This tutorial will take you through the steps required to import structural VHDL descriptions into the cadence design framework. The schematics produced using this will be used to run Layout versus Schematic (LVS) tool to verify that your layouts match the VHDL descriptions. The main tool used for this is called vhdlin and it can be accessed through the CIW.
There are few points to be noted before going to the exact procedure. The vhdlin tool is to be run using icfb command and you will run it from ~/cadence/cell_design. The vhdlin tool can synthesis schematics from vhdl files that are written in structural descriptions only. Also you will have to create the schematics of all the standard cells that you are using in you design manually. When the instances of these standard cells are called in a VHDL file the vhdlin tool will synthesis the schematic for you. The example used in this tutorial is that of an inverter where we will create a standard cell called inv and then call an instance of the inv in the inv1 entity.
There are a couple of modification that you will have to make to your cds.lib file in the cadence/cell_design directory. Add the following lines to the file if they do not exist already. This file is being generated under the assumption that you have been writing all you vhdl code under the ~/cadence/vhdl library.

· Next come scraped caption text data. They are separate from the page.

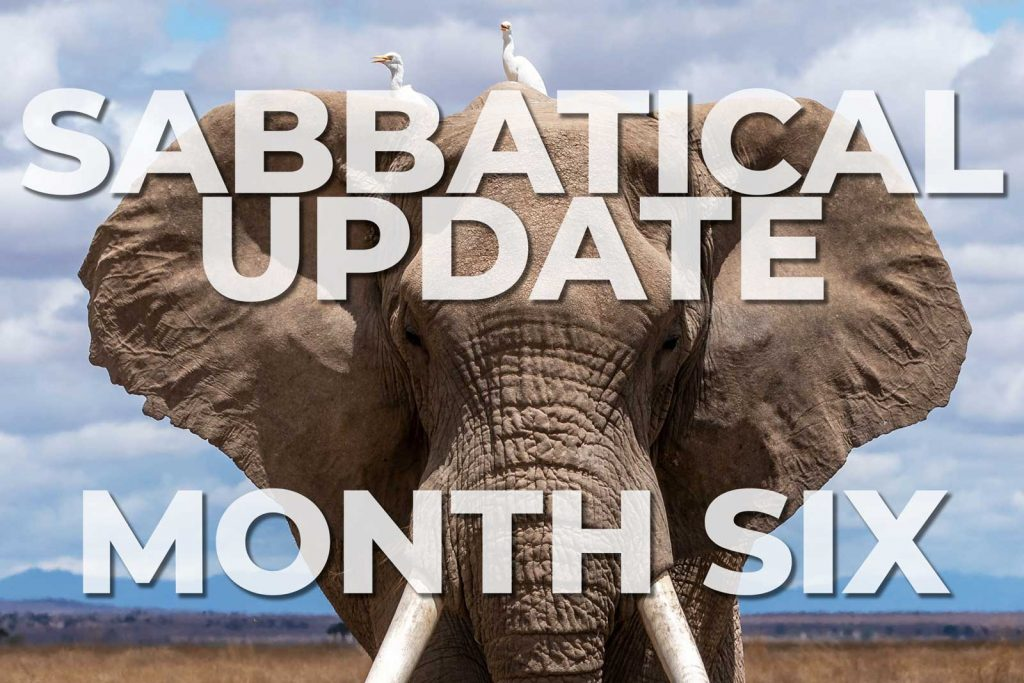 Sabbatical Update from Month 6 (December 2019)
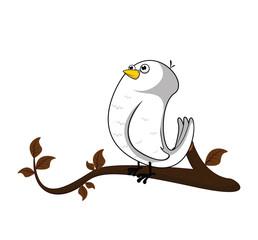 dove tree autumn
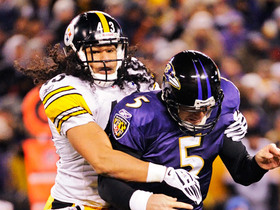 Troy Polamalu's Top 5 plays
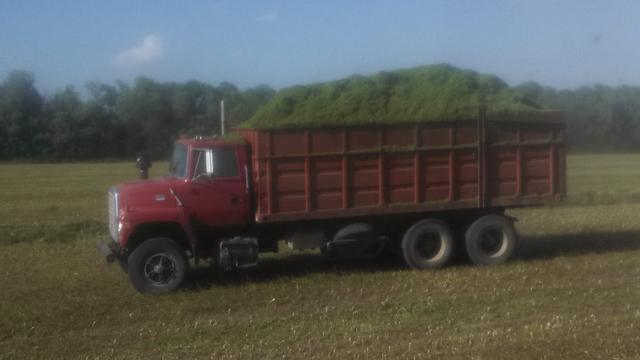 Silage trucks for sale - Nex-Tech Classifieds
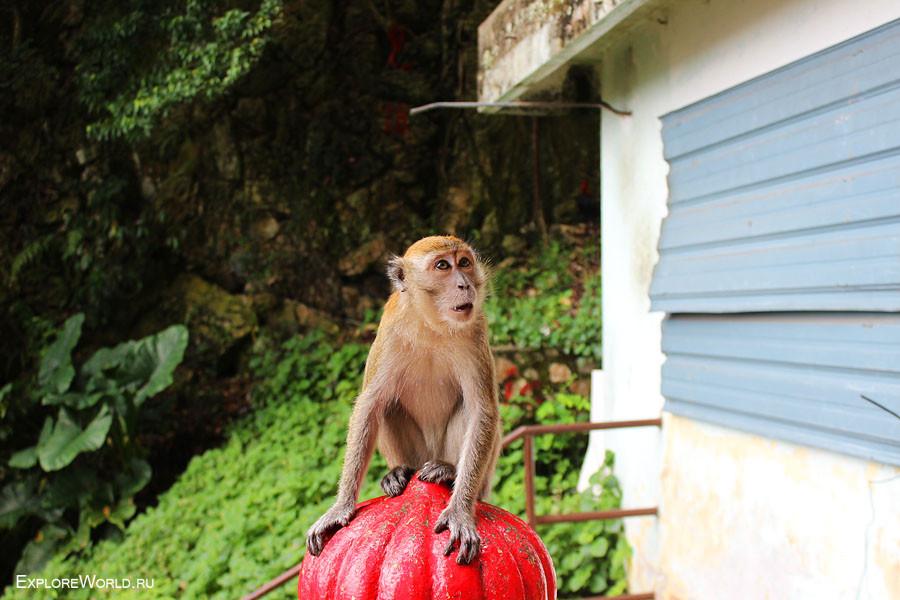 monkey_shock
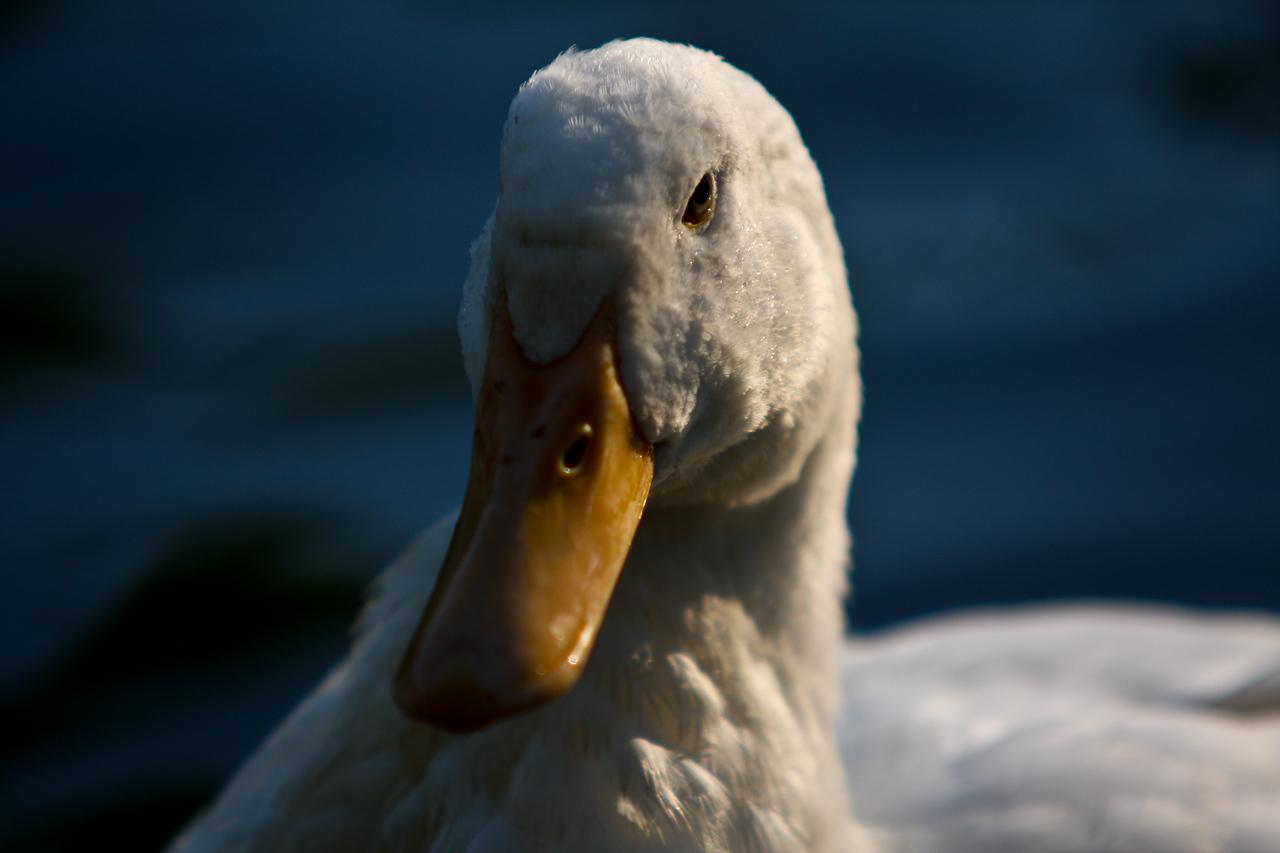 ducks-37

The IEEE and std are the design libraries that you include in your vhdl files. The basic library is sometimes required to import vhdl files into the design framework. The vhdl directory is your vhdl work directory as defined in you hdl.var file. As we were concerned only with simulating vhdl when we created the vhdl library there was no technology file attached to this library. As we are going to use the same library to import you vhdl descriptions we will have to attach a technology file to this library. To do this select the vhdl library in your library manager window and right click to select the attach tech file option. Select the proper technology file (0.6 um AMI in your project) from the browser that pops up and hit OK.

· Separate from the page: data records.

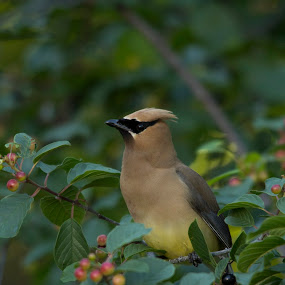 Cedar Waxwing by Francois Larocque - Animals Birds ( color, fruit, bird, feeding, tree )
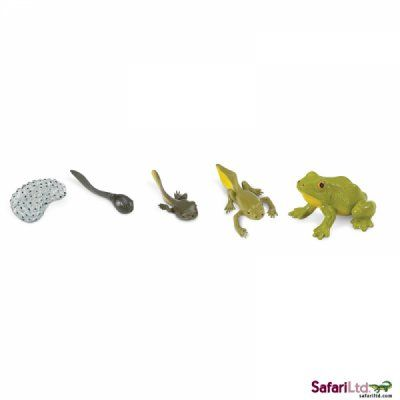 life cycle of a frog set 1
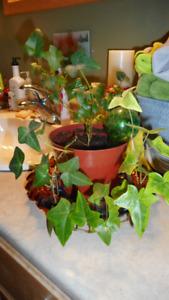House plants for sale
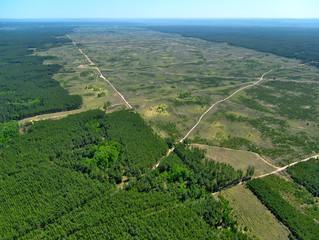 Seminar om avskoging
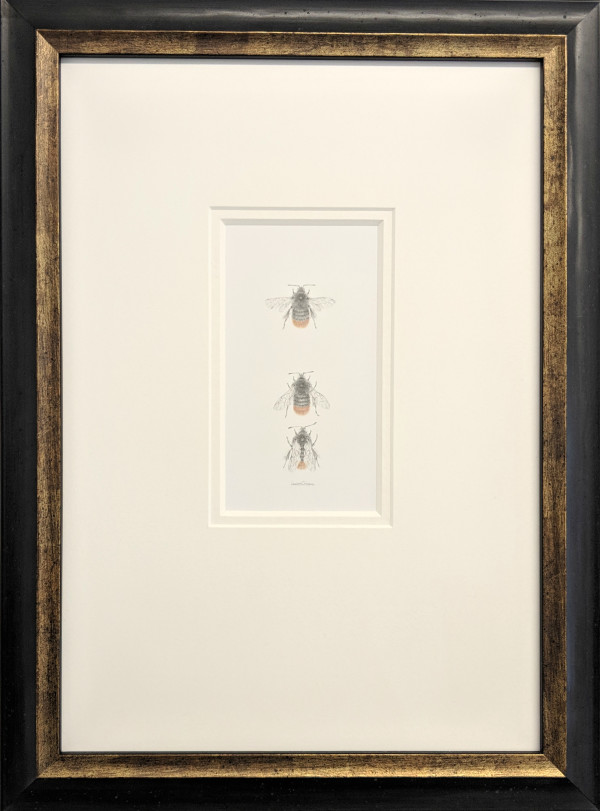 Red Tailed Bumble Bee 3.16 by Louisa Crispin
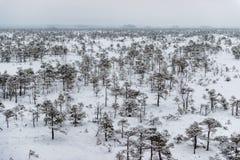 Día de invierno Nevado en el pantano Pequeños árboles del pantano imagen de archivo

First of all let us import a standard cell called inv into the vhdl library. Create a directory called inv in ~/cadence/vhdl/ directory. Make a directory called vhdl in ~/cadence/vhdl/inv. Change directory to the inv/vhdl directory and create a vhdl.vhd file that has the description of the inv. The example inv VHDL file is given here. Note that you will now have to have the Vdd and Gnd terminals (ports) in all your designs to verify the substrate contacts in the layout. In the vhdl files they can be declared as inputs to each module and can be left unused. If the vhdl compiler gives errors because of this just assign these ports to dummy signals in you architecture so that they do not affect your circuit description.

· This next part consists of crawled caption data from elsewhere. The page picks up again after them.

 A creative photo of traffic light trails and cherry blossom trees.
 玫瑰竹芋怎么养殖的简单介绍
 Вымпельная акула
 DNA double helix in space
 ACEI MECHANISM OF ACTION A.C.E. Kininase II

After completing the vhdl.vhd file in ~/cadence/vhdl/inv/vhdl directory open icfb from ~/cadence/cell_design. Go to file and choose import and then VHDL. The import vhdl form will show up. The figure shows the import vhdl form. Under the file name browser in the vhdlin form go and select the file ~/cadence/vhdl/inv/vhdl/vhdl.vhd and hit the Add button on the right hand side of the browser window. The vhdl.vhd file should show up in the list under the Target Library Name. In the Target Library Name field enter the library to import to as vhdl. Select schematic in the Import Structural Architecture as selection menu. Do not change the reference libraries field form the default one. Set the symbol view name to symbol. Turn off the overwrite option. Note that if you want to import an already imported design than you will have to turn this option on. Set the vhdl work library option to vhdl. Turn on the V93 option. You will not have to change any other fields in the form. Hit the OK button after rechecking all the fields in the form. You will get a message saying Started vhdlin in background in your CIW window. On completing the import process the system will come back wither with a successful or error run message. View the log file to find errors. The vhdlin may not work successfully if you have any errors in you vhdl code. Thus to be absolutely sure compile the vhdl code before starting the import process using the commands shown in the VHDL tutorial.
On successful completion of the import process the library vhdl will have a cell called inv with entity, structural, vhdl and symbol views. Check the symbol view to see that all the inputs and output ports are present. Now the next step is to manually generate a schematic for the inv standard cell. Create a new cellview called schematic for the inv and make a CMOS schematic for the inverter using composer schematic tool. Ensure that you can do a check and save on your design with not warnings. All the pins that you place in your schematic have to match with the ports in you symbol view. Thus now you have a standard cell called inv that you can use anywhere you want to place an inverter in your design. In a similar fashion create the same cell views for all the standard cells that you will require in your design.
The inv1 schematic will have an instance of the inv standard cell and will have the inputs and outputs as defined in the inv1 file. Click on the inv instance and choose design hierarchy descend read to look at the schematic of the inv standard cell. Click design hierarchy return to return to the inv1 schematic. Now create a layout for the inv1 cell and get the extracted view. Run LVS between the extracted view and the structural view and verify that the netlists match.